Солдаты и кинногвардейцы хохотали, плевали в Александра, кое-кто брался снегом, потом добродушно-смешливое настроение переросло во враждебное, послышались матюги, угрозы, кто-то сделал полушутливый выпад штыком в сторону бегавшего вдоль шеренг Александра. Офицеры смеялись и матерились тоже. Никто из них даже не пытался пригрозить "придурошму", потому что каждый понимал - никто из солдат не пойдет за ним. Александр же, ещё полчаса назад пытавшийся достучаться до сенаторов, колотивший в дверь молчавшего здания руками и ногами, поплелся прочь от не принявших его шеренг. А скоро послышалась команда, и конногвардейцы с обнаженными клинками палашей, разгоняя лошадей частыми ударами шпор, пошли в атаку, со стороны мятежных каре затрещали выстрелы, загудели разрывающие морозный воздух пули, застучали по кирасам нападавших, захрипели раненые лошади, заорал дождавшийся апогея зрелища народ, и Александр, воздев руки, закричал, кинулся куда-то в прогалину между групп собравшихся убивать друг друга людей, едва не был растоптан горячим конем одного кирасира, стал кричать, поворачивая направо и налево голову, что-де русским нельзя убивать своих соплеменников, братьев по крови и духу. Но никто не слышал его, и он, несколько раз упавший на заснеженную площадь, потерявший шапку, с трудом был уведен в гущу мятежников Якубовичем, который волок его и не переставал шептать:

- Образумьтесь, ваше величество, образумьтесь! Убить я вас ещё успею. Чего ж под копыта лезть-то да на штыки?

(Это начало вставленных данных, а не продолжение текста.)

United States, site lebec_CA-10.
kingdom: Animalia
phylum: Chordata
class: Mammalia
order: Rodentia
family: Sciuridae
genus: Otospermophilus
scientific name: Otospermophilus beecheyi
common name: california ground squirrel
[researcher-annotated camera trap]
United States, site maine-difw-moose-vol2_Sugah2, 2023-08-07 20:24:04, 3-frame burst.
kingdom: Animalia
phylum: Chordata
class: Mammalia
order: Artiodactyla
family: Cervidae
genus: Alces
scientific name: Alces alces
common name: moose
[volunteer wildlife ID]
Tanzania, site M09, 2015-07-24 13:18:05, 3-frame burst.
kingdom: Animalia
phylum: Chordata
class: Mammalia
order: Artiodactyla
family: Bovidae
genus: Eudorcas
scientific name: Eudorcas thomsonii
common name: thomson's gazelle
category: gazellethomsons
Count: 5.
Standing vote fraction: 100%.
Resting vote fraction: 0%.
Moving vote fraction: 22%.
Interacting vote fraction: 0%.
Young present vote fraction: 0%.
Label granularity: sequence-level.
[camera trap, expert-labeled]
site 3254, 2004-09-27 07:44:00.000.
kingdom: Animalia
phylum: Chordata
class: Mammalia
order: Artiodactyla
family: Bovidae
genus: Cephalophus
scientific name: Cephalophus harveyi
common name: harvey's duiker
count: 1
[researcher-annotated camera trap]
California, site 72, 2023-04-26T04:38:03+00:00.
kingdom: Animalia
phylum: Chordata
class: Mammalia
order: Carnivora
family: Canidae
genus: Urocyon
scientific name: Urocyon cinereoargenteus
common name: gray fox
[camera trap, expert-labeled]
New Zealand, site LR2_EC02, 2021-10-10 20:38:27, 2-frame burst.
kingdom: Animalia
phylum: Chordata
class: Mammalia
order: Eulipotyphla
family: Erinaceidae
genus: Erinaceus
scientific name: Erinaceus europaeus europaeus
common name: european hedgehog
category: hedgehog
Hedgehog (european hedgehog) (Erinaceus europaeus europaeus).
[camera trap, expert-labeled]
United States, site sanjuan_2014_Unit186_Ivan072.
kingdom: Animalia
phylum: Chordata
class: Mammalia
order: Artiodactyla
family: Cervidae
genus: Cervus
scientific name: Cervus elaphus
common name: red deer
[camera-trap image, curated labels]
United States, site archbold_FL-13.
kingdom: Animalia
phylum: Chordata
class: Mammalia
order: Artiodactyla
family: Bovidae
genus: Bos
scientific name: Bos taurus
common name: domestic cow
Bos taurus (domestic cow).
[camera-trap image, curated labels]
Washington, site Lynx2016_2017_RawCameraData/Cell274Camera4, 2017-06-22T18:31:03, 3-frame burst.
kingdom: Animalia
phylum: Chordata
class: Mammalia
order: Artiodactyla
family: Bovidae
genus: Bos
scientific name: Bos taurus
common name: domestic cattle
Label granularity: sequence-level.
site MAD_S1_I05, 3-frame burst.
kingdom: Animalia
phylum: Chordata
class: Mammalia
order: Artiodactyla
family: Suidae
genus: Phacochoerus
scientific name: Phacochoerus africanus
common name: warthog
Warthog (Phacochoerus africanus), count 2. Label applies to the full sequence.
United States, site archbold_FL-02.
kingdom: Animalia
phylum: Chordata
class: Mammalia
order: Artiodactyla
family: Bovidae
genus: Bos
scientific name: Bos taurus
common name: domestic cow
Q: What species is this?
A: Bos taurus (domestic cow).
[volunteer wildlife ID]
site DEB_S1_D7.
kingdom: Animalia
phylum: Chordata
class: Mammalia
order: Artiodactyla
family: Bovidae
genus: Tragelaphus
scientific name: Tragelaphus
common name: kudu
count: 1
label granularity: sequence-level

А войск, верных Николаю, становилось на площади все больше. Пригнали семеновцев, пришел ещё один батальон преображенцев, Галерная почернела от заперших её павловцев. Александр, как безумный, кидался ко всем вновь прибывшим, молил вспомнить в нем их некогда любимого императора, Александра Благословенного, кричал, плакал, но в лучшем случае угрюмое молчание становилось ответом на его призывы, и чаще брань, хохот заставляли его или уходить с понуро опущенной головой, или посылать проклятия усатым, суровым мужчинам, успевшим перед уходом на площадь подкрепиться наваристой кашей и выпить по чарке водки, выданной им для бодрости и сугреву ради.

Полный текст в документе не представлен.